Rafe reached out with his mind and almost recoiled.  He’d grown up on a world that he was starting to understand was a very old world, slowly dying beneath an unforgiving, harsh sun.  This world was so much younger and more active, and when he reached for living rock he didn’t have to drive forcefully down hunting for narrow veins of it.  It felt like it was sitting just below the surface of the world, huge and unquenchable, a roaring force that was just waiting for direction.  He couldn’t believe that people in this world could be so blind to it.  He reached out again, just touching the surface of the fire with his mind, feeling its rage and inchoate anger.  It burned and bubbled and yearned to be free.  There were difference in it as well, that he tended to think of as flavours for want of a better word.  There was, in some way he was still trying to understand, different kinds of fire present in this world, and he suspected that isolating them might prove interesting.
“Rafe?”  The woman who spoke was white-haired and wrinkled, shorter than him and leaned on a stick.  He had been told that she was powerful, but as far as he could tell she couldn’t feel the fires beneath the earth’s surface at all.  When he’d tried reaching for the wind was found the roaring, howling madness that existed in the atmosphere here he’d seen a reaction from her, and he suspected that she was some kind of weather specialist.  He tried not to think too badly of her for that.  “Rafe, can you find anything?  Do you think you can do your… magic here?”  The hesitation before she said magic annoyed him, it was as though she didn’t believe him.
He picked the fire and let it find a path through him, burning along his muscles and through his veins, suffusing and infusing him with its energy, and he felt tiredness burn away, toxins evaporate and a healthy glow form around him.  He opened his hands, letting the fire rush into his fingertips, and shaped it as it let loose.  Only then did he really realise how much of it there was.  Though he’d cast this spell hundreds of times before, he expected it to produce a ball of fire that would fit in the palm of his hand and illuminate the inside of a goatskin tent.  This time he produced a ball of fire twelve feet in diameter that filled the room, forcing the audience to press themselves against the walls.  The heat it gave off was like the desert at noon, and it was so bright that he could see it even through his thin, horny eyelids.

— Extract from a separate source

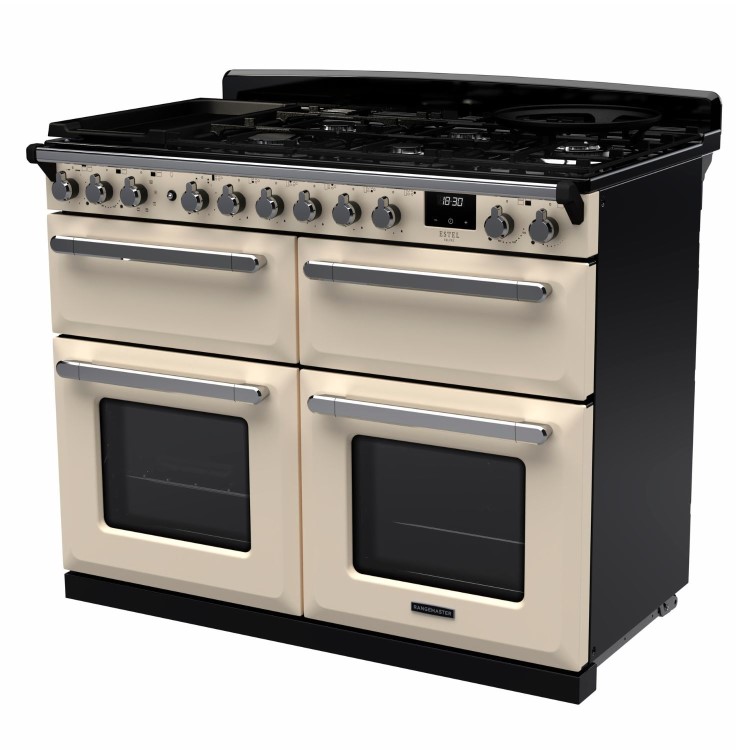 Rangemaster Estel Deluxe 110cm Base Cavity Dual Fuel Range Cooker - Pale Cream + Chrome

He dropped the spell, feeling the fire subside, and the ball of flame persisted for seconds, so long that he worried that it had taken on an independent existence.  Then it winked out and air rushed into the room to fill where it had been, rustling cloaks and dresses and providing a welcome cool breeze.
The woman with white hair was lying on the floor.  Her stick was a line of ash on the floor and she appeared sunburned.  As two of the younger women gasped and then rushed over to her, she levered herself up onto an arm and looked at him, meeting his gaze.
“That was impressive,” she said, “but I don’t think it’s what you intended.  You will need to learn control.”
Rafe nodded.  He knew that for a fact.

“But it was only fire,” she said.  “There are many other aspects of magic as well.”  She waved one of the girls out of the way because she was blocking the white-haired woman’s view of Rafe.  “I would like Lord Despeke to show you an aspect, I think.”